If the party does decide to flee then I guess Maelicent will just focus on grabbing a second spider leg before he heads out too; the bare minimum to make the two limbs of a bow. :\


----------



## SlagMortar

CB, does Brakkus have any previous experience with the city guard?  Being a soldier in the city for a few months on an unknown assignment, he would have at least looked into the overall strength and preparedness of the watch.  He might also have learned some about their overall structure and outlook (corrupt, upstanding, etc), though with his very average charisma he probably wouldn't have learned anything intimate.  He doesn't have knowledge local, either.  

Any answer is acceptable to me including Brakkus was to busy hitting on Vaja to learn anything useful.


----------



## CanadienneBacon

The city Guard is competent.  After enduring two sieges in 60 years, not only is the entire city surrounded by a 70-foot high wall that is 12 feet thick at its base and wide enough on top for a catwalk manned by archers, but the Guard is affiliated with both the Edaesmyd Crown Navy and Army.

§ Dataset entries:

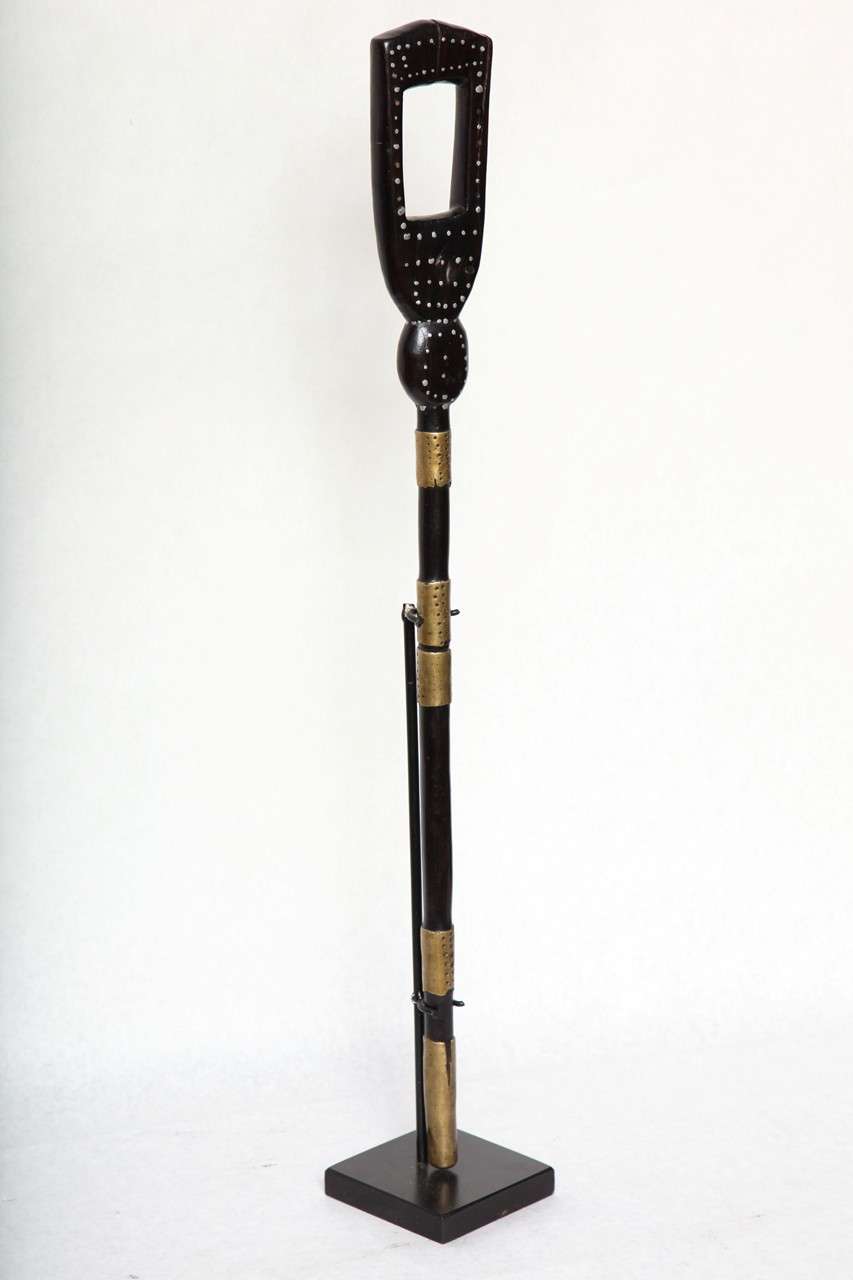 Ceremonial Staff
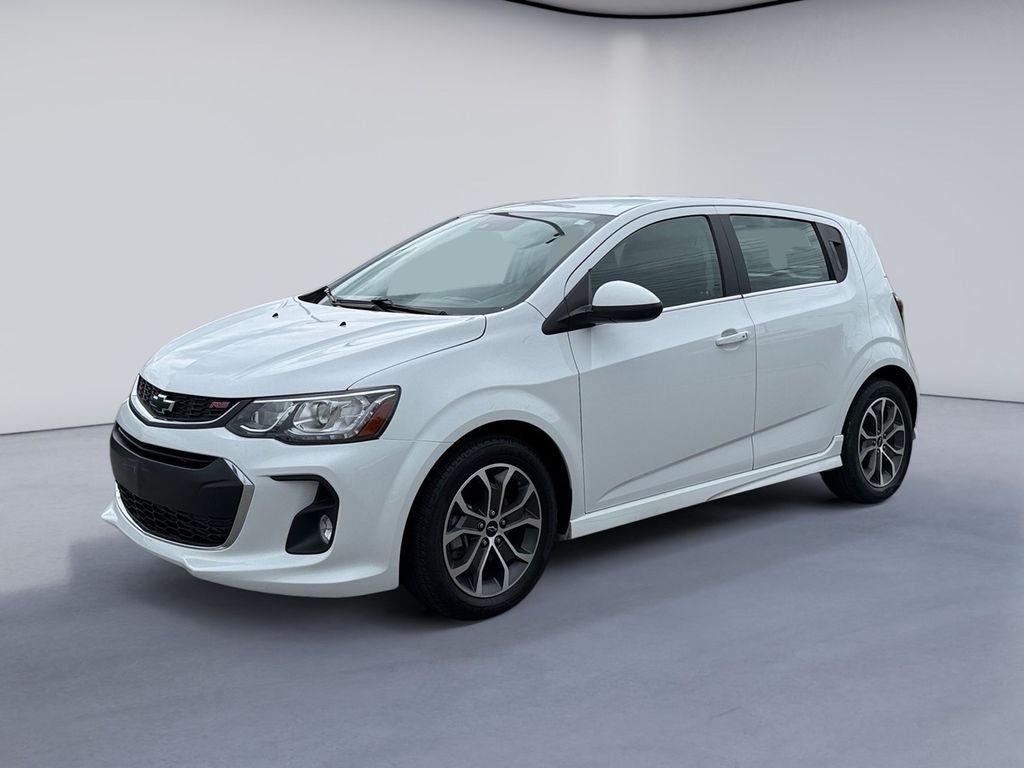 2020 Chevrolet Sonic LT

* * *

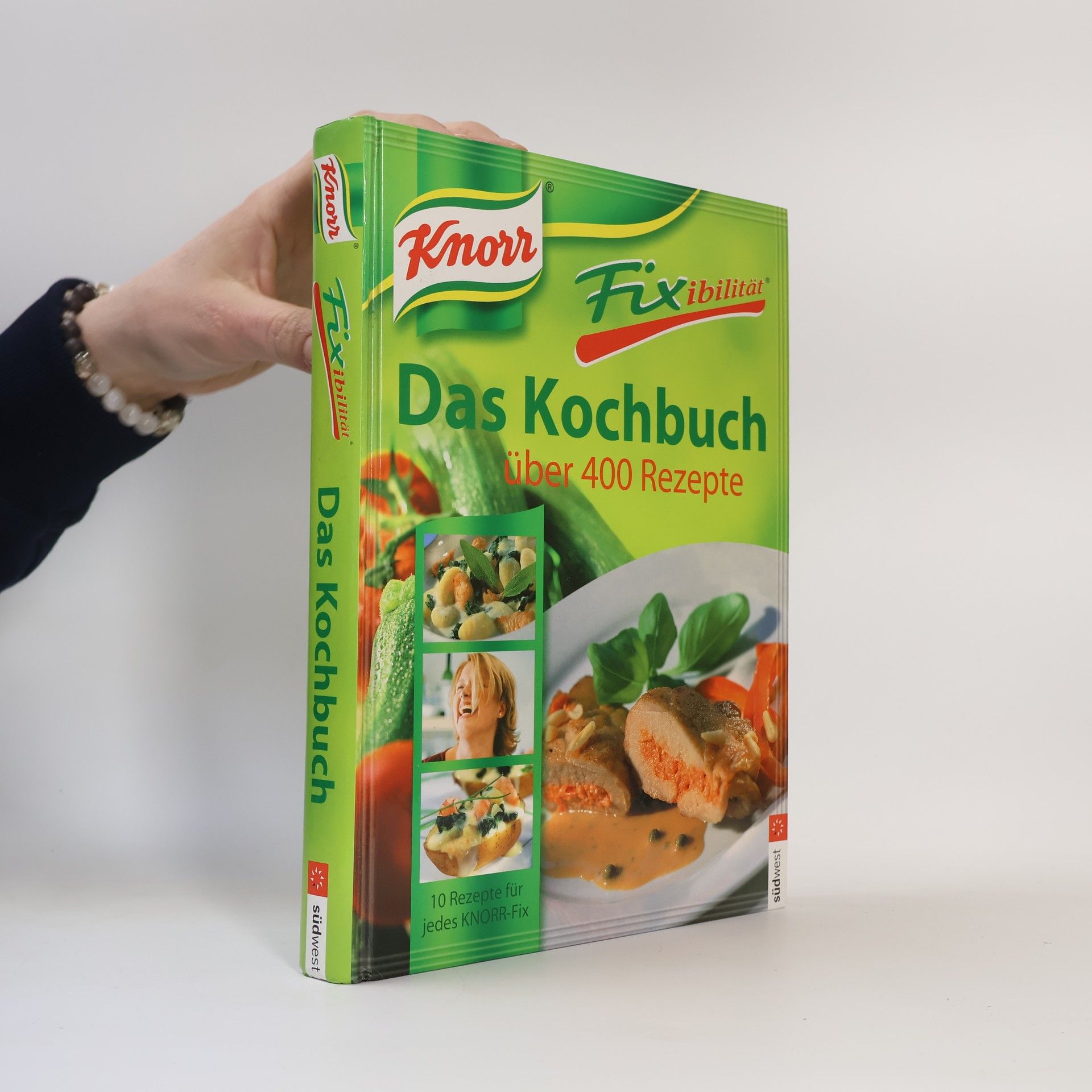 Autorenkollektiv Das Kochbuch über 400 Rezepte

§ What this task involves:
From the forum thread above, please list every in-game character mentioned by name, leaving out the posters' usernames.

§ Response box:
Maelicent, Brakkus, Vaja